5:00 am Nov. 24, 2010

The Yankees have two high-profile free agents, but until this week, you'd never have known it. Shortstop Derek Jeter is without a contract, and the negotiation between him and his team, once assumed to be a formality, has turned both public and ugly this week.

Jeter's agent, Casey Close, pronounced himself “baffled” by the Yankees’ reported three-year, $45 million offer. The Yankees' general manager Brian Cashman said in turn that Jeter should “test the market” if he doesn't like the team's proposal.

Meanwhile, reports have the Yankees offering Mariano Rivera, the team's closer, only a one-year deal worth $18 million, while Rivera seeks a two-year pact at the same annual rate. The two offers suggest that the Yankees seem to consider Jeter the player more difficult to replace. This is hard to reconcile with the 2010 performances of Jeter and Rivera.

In Jeter, the Yankees would be committing, even with their “baffling” offer, to making him the highest-paid shortstop for the next three seasons, and those seasons will be his age 37-39 campaigns. That would be concerning enough, even if Jeter weren’t already in decline.

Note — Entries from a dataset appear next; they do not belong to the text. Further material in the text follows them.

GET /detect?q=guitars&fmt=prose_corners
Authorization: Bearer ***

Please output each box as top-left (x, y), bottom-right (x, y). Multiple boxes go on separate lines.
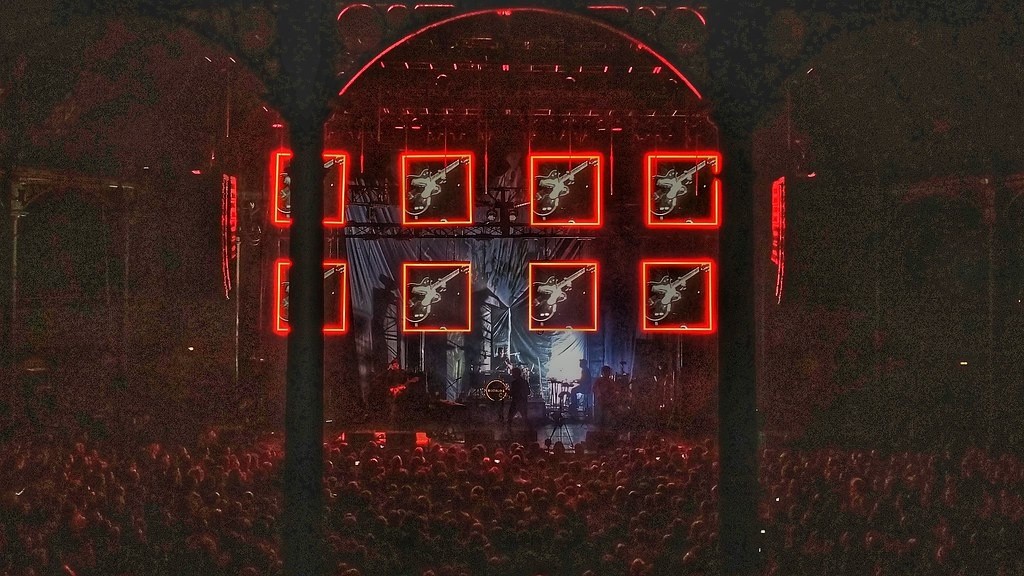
top-left (279, 265), bottom-right (344, 322)
top-left (646, 264), bottom-right (709, 322)
top-left (650, 158), bottom-right (716, 217)
top-left (389, 377), bottom-right (418, 396)
top-left (531, 265), bottom-right (596, 322)
top-left (405, 266), bottom-right (469, 323)
top-left (533, 159), bottom-right (599, 217)
top-left (405, 156), bottom-right (469, 215)
top-left (277, 155), bottom-right (344, 215)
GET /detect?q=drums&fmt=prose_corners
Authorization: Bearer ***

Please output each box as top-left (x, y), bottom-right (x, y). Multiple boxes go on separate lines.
top-left (485, 380), bottom-right (507, 402)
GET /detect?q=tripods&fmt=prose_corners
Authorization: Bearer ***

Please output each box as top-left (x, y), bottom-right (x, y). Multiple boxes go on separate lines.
top-left (549, 396), bottom-right (574, 448)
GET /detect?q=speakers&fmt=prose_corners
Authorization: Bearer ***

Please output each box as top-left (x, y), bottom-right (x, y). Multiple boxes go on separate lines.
top-left (465, 430), bottom-right (494, 445)
top-left (586, 431), bottom-right (621, 450)
top-left (510, 431), bottom-right (537, 442)
top-left (346, 433), bottom-right (378, 449)
top-left (385, 431), bottom-right (416, 447)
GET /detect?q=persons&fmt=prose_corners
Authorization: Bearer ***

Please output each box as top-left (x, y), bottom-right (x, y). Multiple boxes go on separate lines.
top-left (0, 347), bottom-right (1023, 576)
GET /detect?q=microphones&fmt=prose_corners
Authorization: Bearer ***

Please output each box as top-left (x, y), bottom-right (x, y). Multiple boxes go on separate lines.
top-left (455, 377), bottom-right (462, 380)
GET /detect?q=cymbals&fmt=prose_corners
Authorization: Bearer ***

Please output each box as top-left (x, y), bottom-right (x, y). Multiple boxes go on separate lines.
top-left (474, 363), bottom-right (489, 366)
top-left (515, 363), bottom-right (528, 366)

But Jeter posted a career-worst 90 OPS+ in 2010, while playing some of the worst defense at his position. (Kindly ignore that Gold Glove, please.) His OPS+ ranked ninth in the league among shortstops who qualified for the batting title; unsurprisingly, he was the oldest regular shortstop in the league.

Age is a particularly important consideration for shortstops. Since 1901, only 14 major leaguers have played in more than 100 games at age 37 or older primarily at shortstop. Of those 14, 13 posted an OPS+ of 87 or lower. And most of the players who managed to stay at the position so late in their careers had far better gloves than Jeter: The list includes people like Ozzie Smith, Phil Rizzuto and Mark Belanger.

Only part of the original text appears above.